Shattered Memories (The Mirror Sisters 3) - Page 66

My worst fear was that she was right.

“Thanks for helping me Saturday night,” I replied.

“Yeah, well, it wasn’t entirely unselfish. I told Rob, and he admitted the pills were stronger doses than he first described. Both he and Ben were terrified you’d do or say something.”

“I doubt that, but you’re crazy to play roulette with drugs, Marcy. Eventually, you’ll make a mistake like I did, and a lot of people will suffer. I know that sounds goody-goody, but that’s what reality is, goody-goody.”

She was silent. I glanced back and saw that Troy had gotten into his car and was driving away, probably for one of his frequent solo rides accompanied only by loneliness.

Just before dinner, my father called. I was alone, so I took it in our room.

“Hey, sweetheart, how are you doing?”

“Okay,” I said, hoping he wasn’t as perceptive as Mother, who could pick up an irregular note in our voices and pounce with questions.
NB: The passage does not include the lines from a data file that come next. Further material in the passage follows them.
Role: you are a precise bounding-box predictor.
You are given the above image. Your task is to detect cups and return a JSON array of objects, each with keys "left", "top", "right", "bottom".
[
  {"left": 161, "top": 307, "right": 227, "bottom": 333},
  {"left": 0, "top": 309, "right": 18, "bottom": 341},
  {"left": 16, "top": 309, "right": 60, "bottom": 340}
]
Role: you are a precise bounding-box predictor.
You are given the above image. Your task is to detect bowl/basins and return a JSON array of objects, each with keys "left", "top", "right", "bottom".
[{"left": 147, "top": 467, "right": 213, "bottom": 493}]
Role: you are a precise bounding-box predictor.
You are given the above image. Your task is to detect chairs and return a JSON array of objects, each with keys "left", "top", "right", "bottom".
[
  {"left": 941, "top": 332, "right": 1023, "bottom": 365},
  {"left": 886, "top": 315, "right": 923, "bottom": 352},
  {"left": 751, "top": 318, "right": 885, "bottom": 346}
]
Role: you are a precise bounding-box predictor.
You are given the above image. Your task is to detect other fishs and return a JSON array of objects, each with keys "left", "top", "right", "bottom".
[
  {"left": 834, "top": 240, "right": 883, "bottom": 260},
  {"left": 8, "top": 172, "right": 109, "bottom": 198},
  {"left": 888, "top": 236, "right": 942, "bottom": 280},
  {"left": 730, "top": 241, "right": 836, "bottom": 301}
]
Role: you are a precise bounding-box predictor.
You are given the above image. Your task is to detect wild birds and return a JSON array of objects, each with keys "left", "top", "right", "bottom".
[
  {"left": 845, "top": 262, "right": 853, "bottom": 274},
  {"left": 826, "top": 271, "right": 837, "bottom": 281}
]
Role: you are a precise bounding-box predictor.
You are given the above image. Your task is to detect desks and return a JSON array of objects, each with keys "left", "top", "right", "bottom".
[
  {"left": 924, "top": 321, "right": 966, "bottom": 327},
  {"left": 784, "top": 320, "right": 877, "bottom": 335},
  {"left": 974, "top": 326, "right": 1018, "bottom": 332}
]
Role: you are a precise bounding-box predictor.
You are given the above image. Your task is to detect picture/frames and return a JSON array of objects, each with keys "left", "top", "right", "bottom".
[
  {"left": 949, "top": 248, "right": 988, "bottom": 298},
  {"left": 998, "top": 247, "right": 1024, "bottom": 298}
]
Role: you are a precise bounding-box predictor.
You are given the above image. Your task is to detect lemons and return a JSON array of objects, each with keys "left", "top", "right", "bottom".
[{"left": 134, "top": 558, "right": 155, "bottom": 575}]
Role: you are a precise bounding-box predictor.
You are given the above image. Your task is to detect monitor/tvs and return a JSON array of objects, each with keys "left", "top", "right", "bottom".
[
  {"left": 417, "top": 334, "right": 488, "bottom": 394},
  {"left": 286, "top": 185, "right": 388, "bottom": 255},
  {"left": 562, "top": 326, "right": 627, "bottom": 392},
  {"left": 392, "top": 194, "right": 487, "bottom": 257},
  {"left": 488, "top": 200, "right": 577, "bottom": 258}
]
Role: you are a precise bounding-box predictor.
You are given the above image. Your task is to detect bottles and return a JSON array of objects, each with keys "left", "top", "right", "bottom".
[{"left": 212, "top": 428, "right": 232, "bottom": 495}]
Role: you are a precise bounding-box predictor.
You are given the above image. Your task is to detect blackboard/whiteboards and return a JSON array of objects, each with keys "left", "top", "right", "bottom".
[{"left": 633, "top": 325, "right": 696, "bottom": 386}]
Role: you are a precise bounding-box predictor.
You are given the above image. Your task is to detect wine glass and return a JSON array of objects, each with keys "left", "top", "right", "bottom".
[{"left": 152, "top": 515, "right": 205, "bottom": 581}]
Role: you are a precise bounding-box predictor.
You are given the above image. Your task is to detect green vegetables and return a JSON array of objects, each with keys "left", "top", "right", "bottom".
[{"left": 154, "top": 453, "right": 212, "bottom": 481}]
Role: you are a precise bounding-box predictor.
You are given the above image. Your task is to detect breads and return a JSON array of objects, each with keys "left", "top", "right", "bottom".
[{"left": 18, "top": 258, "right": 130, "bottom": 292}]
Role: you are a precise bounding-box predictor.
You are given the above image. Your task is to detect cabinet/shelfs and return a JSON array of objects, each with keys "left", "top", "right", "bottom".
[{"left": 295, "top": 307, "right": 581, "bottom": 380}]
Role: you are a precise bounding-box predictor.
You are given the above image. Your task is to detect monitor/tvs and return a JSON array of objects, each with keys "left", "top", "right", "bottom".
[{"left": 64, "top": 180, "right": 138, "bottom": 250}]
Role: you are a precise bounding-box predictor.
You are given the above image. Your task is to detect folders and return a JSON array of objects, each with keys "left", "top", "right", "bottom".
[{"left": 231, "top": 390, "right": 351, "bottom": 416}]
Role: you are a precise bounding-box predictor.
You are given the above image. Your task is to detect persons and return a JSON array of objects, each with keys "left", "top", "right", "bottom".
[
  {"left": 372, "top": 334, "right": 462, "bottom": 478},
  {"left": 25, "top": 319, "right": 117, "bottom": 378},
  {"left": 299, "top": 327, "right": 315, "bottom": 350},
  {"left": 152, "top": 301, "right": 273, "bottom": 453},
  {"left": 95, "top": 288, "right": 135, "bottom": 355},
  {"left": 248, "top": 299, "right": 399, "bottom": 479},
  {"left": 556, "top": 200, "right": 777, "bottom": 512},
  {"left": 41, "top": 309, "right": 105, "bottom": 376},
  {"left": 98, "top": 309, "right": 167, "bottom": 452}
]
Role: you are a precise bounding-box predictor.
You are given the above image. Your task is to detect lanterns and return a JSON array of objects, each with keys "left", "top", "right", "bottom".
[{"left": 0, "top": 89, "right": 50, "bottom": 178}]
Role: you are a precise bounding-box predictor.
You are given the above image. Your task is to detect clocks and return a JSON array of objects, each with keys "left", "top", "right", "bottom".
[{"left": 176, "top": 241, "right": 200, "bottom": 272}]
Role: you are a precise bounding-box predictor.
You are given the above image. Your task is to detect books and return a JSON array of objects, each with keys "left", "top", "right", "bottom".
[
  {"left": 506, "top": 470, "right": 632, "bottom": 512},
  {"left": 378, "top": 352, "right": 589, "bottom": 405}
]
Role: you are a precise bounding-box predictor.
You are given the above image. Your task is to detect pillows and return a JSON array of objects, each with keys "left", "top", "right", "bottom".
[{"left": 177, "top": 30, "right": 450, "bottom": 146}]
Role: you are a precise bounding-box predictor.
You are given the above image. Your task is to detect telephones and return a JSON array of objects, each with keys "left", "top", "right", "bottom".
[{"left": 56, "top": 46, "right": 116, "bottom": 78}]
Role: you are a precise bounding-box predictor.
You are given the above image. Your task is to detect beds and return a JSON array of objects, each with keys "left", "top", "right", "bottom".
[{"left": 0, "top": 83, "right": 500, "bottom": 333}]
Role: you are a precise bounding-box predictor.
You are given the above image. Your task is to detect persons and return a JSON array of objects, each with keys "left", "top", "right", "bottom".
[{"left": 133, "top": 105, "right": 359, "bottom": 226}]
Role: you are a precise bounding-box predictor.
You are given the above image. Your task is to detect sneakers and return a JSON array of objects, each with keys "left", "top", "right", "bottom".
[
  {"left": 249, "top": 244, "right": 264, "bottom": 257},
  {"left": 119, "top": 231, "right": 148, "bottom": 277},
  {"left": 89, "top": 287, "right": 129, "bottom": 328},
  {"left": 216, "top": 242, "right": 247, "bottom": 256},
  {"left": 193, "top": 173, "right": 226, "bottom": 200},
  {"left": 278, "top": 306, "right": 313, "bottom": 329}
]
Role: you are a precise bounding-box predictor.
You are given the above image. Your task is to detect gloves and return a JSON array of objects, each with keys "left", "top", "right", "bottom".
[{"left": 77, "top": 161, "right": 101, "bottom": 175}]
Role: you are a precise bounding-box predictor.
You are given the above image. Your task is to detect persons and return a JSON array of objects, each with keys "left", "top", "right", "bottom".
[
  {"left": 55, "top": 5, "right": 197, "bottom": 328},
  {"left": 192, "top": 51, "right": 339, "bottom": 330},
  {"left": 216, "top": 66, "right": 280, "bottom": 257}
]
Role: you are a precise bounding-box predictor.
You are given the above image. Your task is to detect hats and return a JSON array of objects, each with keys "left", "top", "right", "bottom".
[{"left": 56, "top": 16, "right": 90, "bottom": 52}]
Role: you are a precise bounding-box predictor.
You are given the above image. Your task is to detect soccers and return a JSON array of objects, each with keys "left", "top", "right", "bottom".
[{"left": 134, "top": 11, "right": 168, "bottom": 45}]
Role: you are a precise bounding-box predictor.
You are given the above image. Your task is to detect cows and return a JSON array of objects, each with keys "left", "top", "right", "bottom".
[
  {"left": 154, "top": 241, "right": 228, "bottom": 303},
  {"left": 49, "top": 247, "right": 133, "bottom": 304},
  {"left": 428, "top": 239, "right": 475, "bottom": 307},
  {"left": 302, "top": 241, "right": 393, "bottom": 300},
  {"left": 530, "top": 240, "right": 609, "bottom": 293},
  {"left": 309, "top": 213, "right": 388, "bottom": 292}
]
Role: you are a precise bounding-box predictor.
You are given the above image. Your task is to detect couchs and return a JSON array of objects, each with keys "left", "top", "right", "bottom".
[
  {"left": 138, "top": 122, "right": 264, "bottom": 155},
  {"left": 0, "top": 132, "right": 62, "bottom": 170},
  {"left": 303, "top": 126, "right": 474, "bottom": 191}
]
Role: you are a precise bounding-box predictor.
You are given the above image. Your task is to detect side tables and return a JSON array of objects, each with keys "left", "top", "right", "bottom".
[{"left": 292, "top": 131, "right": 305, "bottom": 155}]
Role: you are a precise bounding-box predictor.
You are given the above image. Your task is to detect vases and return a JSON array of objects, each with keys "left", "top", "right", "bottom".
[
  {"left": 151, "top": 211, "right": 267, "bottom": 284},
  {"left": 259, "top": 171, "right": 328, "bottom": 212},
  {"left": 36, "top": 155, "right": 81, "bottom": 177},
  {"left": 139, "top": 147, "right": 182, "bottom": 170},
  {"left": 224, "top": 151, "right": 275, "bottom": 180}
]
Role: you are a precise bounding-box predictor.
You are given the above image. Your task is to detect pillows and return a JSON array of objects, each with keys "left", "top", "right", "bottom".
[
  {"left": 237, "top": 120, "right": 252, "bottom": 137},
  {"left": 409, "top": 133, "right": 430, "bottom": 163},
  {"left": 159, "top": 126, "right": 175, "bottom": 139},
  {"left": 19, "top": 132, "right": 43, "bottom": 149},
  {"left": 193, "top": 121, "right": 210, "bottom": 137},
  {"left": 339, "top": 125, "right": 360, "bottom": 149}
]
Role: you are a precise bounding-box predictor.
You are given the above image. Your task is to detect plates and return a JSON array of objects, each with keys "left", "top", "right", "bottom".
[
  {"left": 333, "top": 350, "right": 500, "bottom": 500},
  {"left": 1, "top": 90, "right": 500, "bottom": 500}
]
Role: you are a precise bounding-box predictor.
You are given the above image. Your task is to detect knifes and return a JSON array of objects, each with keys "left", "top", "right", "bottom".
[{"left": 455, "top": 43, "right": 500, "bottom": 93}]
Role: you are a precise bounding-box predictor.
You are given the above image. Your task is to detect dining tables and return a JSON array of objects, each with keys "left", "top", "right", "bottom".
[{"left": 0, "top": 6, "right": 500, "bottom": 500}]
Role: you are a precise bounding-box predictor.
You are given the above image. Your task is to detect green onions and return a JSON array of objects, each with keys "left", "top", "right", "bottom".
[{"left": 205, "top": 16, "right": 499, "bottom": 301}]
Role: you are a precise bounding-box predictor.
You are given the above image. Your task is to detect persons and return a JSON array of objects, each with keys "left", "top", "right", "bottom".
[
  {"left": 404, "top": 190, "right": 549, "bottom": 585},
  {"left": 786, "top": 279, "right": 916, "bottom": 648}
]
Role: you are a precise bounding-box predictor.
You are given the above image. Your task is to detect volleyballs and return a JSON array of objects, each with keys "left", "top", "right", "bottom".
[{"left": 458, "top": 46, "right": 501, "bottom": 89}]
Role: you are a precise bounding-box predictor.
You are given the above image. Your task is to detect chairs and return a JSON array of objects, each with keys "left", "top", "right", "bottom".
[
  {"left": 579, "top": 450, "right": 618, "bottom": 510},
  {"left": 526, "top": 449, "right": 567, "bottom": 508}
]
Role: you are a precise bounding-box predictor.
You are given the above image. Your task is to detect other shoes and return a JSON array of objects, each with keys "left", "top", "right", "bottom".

“Good. So have you given thought to what I told you? We could come up Saturday. It’s the weekend before your Thanksgiving break, and we’ll take you to see Dr. Alexander. She’ll see you on Saturday at her home office, like I said.”

“We??

?

“I’ll bring Dana along to meet you. She’s very excited about it. Before you ask, she knows why I’m coming to get you, so there’ll be no awkward moments.”

“Of course there will. For me,” I said. He was quiet. “But I’ll get over it,” I said.

“Dana’s very bright, sensitive, and compassionate.”

“I don’t know, Daddy. I don’t know if I’m ready for this . . . Haylee coming home.”

“Well, as I told you, that’s part of what Dr. Alexander wants to know. If anything, she doesn’t want to create new problems or set back the progress both you and Haylee are making.”

“Progress,” I said. He was quiet again. I was tempted to tell him how terrible my first date since my abduction had gone and how much it had reinforced my rage, but he would probably tell me that was more reason to want to see Dr. Alexander. Who else could better understand?

Maybe that was true. Maybe I’d only be hurting myself by refusing to go along with the plan.

“I know this is hard,” he said, “but . . .”

“I’ll go,” I said. “What time will you be here?”

“Is ten too early? You, Dana, and I can have a little lunch before you visit with Dr. Alexander.”

“No, that’s fine.”

“Great. We’ll see you then,” he said. I didn’t miss the way he said we. There was a new we in his life. Would there ever be one in mine?

I dove into my homework. Both Marcy and Claudia had remained at school to watch Rob and Ben at basketball practice. They grew bored with it after a while and returned to the dorm. I knew they were not going to give up on finding out what exactly happened between Troy Matzner and me. I began to dream up some possible scenarios that would satisfy them, but everything was so false, and I had this unexplainable need not to denigrate him. I was still quite angry about his spying on me and deceiving me, but he wasn’t wrong about calling us birds of a feather. Something had brought him great emotional pain, so great that, like what happened to me, it had changed his life, changed the way he saw the world, and changed whatever dreams he had for his future.

Maybe it was time not to think first of myself, I thought. Maybe that was the only door out of the darkness.

I wondered if he would come to the cafeteria for dinner or stay on his drive and stop at one of his out-of-the-way discoveries. On our way over, I couldn’t help but be very nervous. I did my best to hide it, expecting that it would only revive Claudia and Marcy’s curiosity about my Saturday night.

When we first entered, Troy wasn’t there. Despite all I had gone through, I was disappointed. We got our food and sat with the other girls, who were still giving reviews of their weekends. I kept anticipating questions about mine, but Marcy or Claudia had probably warned them not to ask anything. I was nearly finished with my meal when Troy came in, got his food, and went to his usual table. He sat, opened a book, and began eating without looking my way. I could feel everyone’s attention on me.

Suddenly, I lost the little appetite I had. My stomach was still sore from the roller-coaster ride I had given it. I stopped eating and sat back.

“You all right?” Kim asked.

“Yes. I shouldn’t have eaten such a big lunch,” I said. Nobody believed it. “I think I’m just nervous about the science test, too.” I looked at Claudia. “See you back in the dorm,” I told her, and stood with my tray. No one spoke.